━━ Text passage

When you're going to have a baby, it's like planning a fabulous vacation trip to Italy. You buy a bunch of guidebooks and make your wonderful vacation plans. The coliseum. The Michelangelo David. The gondolas in Venice. You may learn some handy phrases in Italian. It's all very, very exciting.
After months of eager anticipation, the day finally arrives. You pack your bags and off you go. Several hours later, the plane lands. The flight attendant comes in and say "Welcome to Holland".
"Holland?!?", you say. "What do you mean Holland? I signed up for Italy! I'm supposed to be in Italy. All my life I've dreamed of going to Italy."
"But there's been a change in the flight plan. They landed in Holland and there you must stay."
The important thing is that they haven't taken you to a horrible, disgusting, filthy place, full of pestilence, famine, and disease. It's just a different place.
So you must go out and buy new guidebooks. And you must learn a whole new language. And you will meet a whole new group of people you never would have met.
It's just a different place. It's slower-paces that Italy, less flashy than Italy. But after you've been there for awhile and you catch your breath, you look around, and you begin to notice that Holland has windmills. Holland and tulips. Holland even has Rembrandts.
But everyone you know is busy coming and going from Itlay, and they're all bragging about what a wonderful time they had there. And for the rest of
Your life, you will say, "Yes, that's where I was supposed to go. That's what I had planned."
And the pain of that will never, ever, ever go away, because the loss of that dream is a very significant loss. But if you spend your life mourning the fact that you did'nt get to Italy, you may never be free to enjoy the very special, the very lovely things about Holland.
I have found Welcome to Holland to be a comforting piece that I may read to remind me of the beauty of things. You could relate it to different situations. Such as someone who is coping with a sudden disability, some one coping with a devasting turn of event in their life no matter the situation. I gave the writing to a friend who had learned that her son was coming out of the closet and was a homsexual.

━━━━
━━ Dataset content

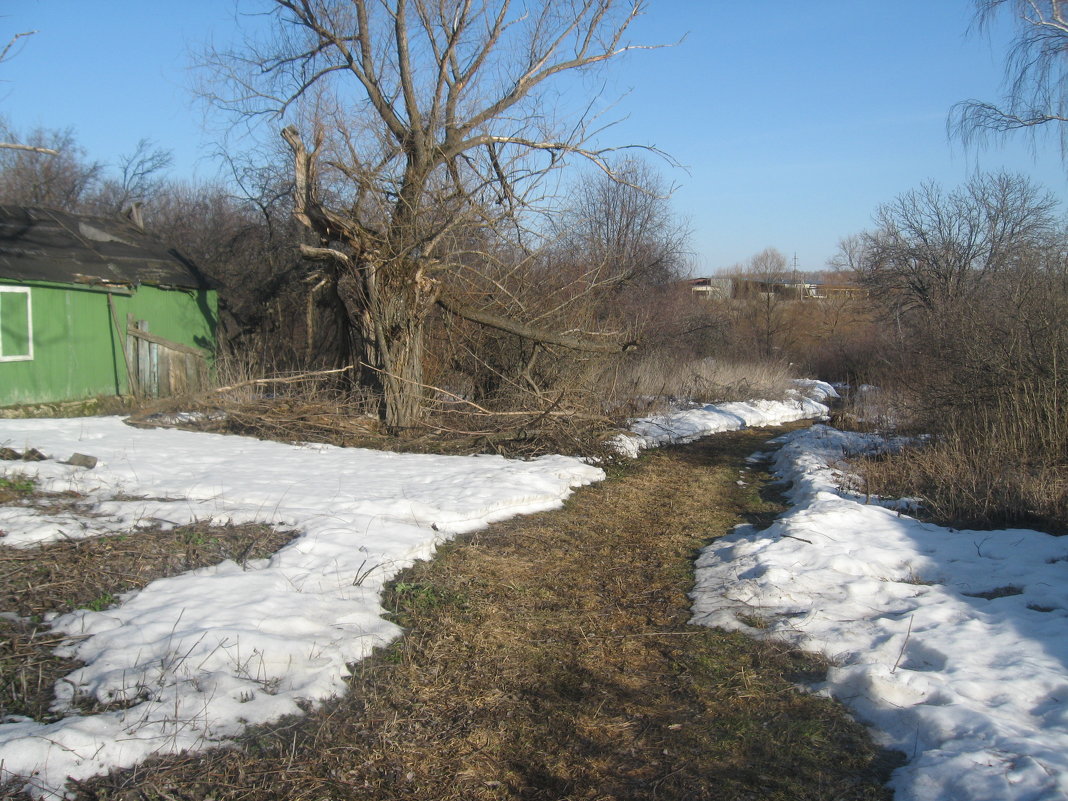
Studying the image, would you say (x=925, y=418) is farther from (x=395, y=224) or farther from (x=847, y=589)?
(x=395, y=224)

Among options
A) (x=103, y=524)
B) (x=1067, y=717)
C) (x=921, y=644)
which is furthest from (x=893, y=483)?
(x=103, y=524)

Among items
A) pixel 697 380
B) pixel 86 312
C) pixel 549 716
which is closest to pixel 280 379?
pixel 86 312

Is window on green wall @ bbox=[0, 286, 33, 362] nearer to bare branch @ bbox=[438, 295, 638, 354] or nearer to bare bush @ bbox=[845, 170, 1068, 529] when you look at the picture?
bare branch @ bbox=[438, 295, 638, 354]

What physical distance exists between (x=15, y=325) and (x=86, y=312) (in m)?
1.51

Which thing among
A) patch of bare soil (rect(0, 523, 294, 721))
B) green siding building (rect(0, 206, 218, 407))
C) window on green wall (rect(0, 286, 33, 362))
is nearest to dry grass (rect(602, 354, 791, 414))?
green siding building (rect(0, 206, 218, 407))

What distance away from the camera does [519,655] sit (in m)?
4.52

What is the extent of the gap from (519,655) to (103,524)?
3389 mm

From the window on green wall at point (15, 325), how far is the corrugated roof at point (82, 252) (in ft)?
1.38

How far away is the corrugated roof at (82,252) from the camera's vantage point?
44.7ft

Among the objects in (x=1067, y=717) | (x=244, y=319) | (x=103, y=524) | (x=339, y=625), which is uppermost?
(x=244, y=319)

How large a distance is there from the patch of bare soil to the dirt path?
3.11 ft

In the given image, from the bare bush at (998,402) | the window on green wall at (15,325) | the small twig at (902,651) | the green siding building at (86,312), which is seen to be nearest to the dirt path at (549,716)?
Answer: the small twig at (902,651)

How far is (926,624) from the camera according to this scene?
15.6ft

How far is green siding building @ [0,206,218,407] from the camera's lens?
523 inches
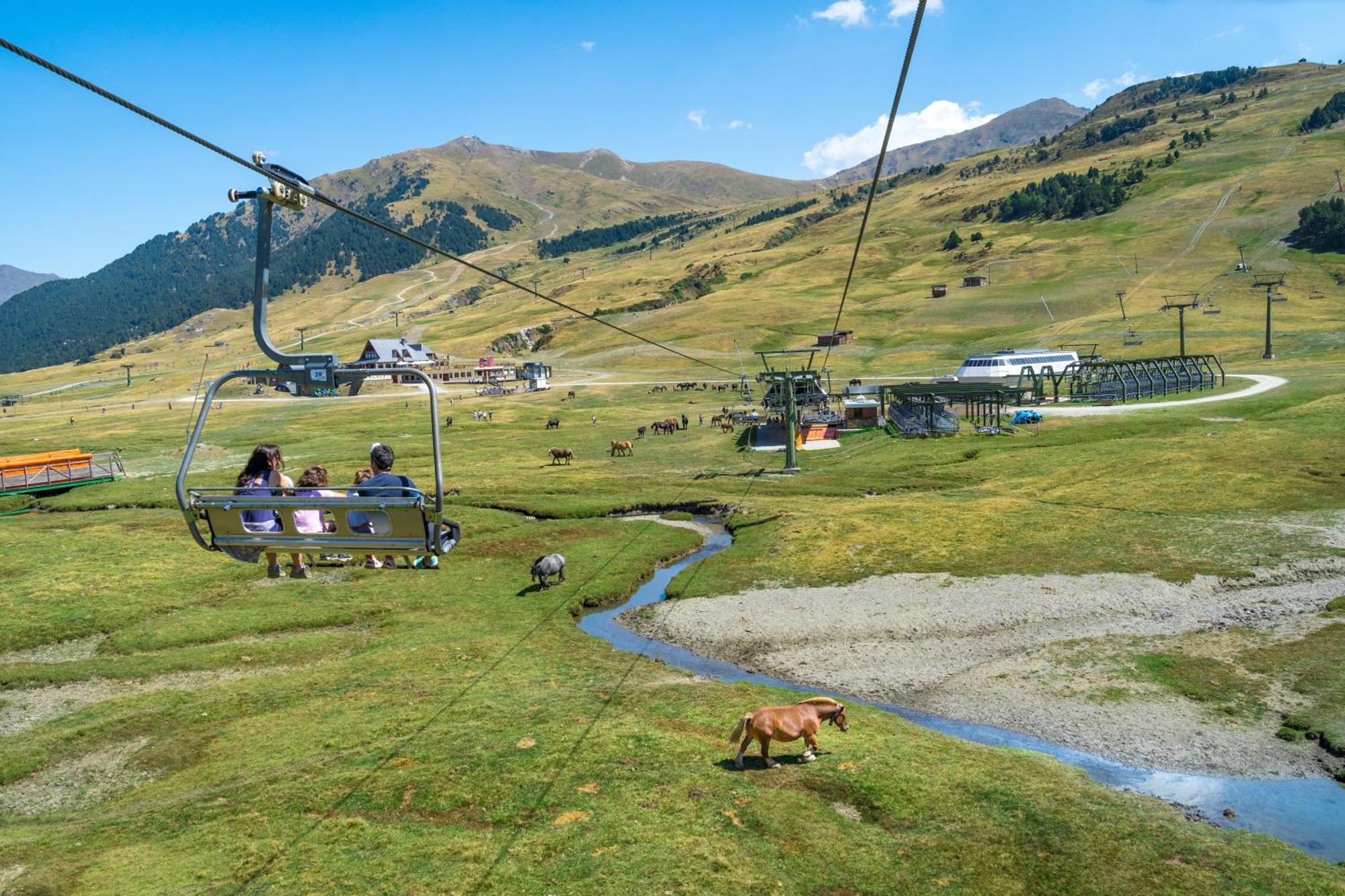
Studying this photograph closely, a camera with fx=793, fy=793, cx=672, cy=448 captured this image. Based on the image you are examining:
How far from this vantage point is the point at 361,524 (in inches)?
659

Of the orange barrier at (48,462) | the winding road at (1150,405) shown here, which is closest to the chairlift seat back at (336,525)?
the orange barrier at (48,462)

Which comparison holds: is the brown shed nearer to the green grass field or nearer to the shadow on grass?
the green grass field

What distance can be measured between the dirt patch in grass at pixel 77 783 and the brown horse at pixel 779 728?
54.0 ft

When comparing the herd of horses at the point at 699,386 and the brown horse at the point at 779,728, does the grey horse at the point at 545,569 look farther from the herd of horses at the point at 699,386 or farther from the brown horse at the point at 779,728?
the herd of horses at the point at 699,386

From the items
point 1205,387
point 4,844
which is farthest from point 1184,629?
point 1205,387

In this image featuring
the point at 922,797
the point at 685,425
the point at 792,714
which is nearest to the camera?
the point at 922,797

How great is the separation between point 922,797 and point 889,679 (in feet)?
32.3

━━━━
━━ Dataset content

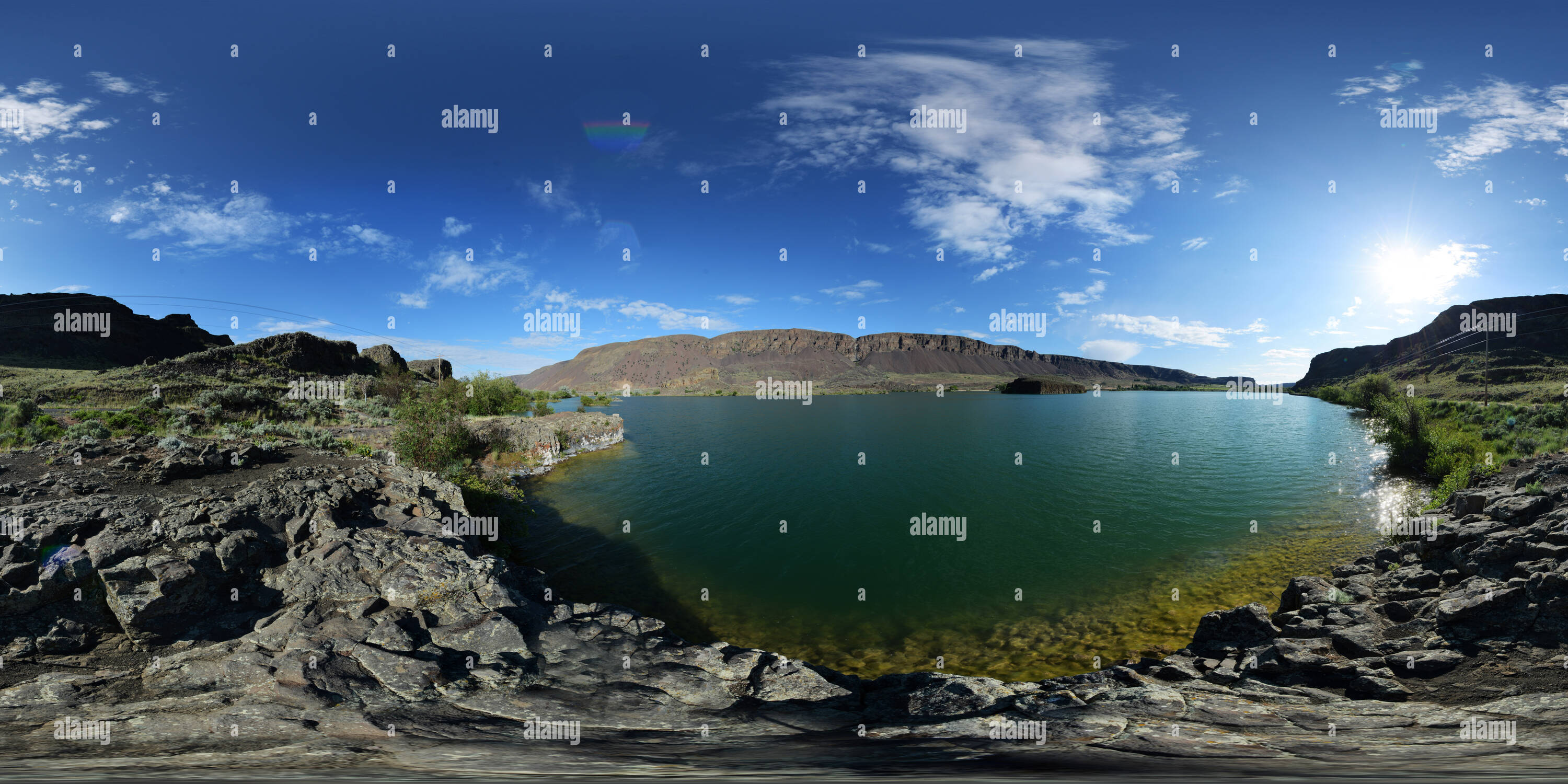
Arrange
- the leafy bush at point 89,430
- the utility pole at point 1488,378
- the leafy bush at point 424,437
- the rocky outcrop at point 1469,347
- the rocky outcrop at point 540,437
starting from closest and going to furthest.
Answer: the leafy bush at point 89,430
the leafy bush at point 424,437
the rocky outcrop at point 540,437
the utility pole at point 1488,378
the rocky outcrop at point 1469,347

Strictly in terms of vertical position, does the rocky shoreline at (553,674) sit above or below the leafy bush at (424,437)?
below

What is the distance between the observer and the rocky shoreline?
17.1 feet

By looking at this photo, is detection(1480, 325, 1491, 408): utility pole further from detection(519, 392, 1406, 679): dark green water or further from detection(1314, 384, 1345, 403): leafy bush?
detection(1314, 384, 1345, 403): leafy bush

━━━━

_Task goal_. In the passage about landing in Holland instead of Italy, why will the pain of not getting to Italy never go away? Answer in one to three sentences. Rely only on the text, not the data, for what comes next.

_Result of the exercise_. The pain never goes away because losing the dream of Italy is a very significant loss.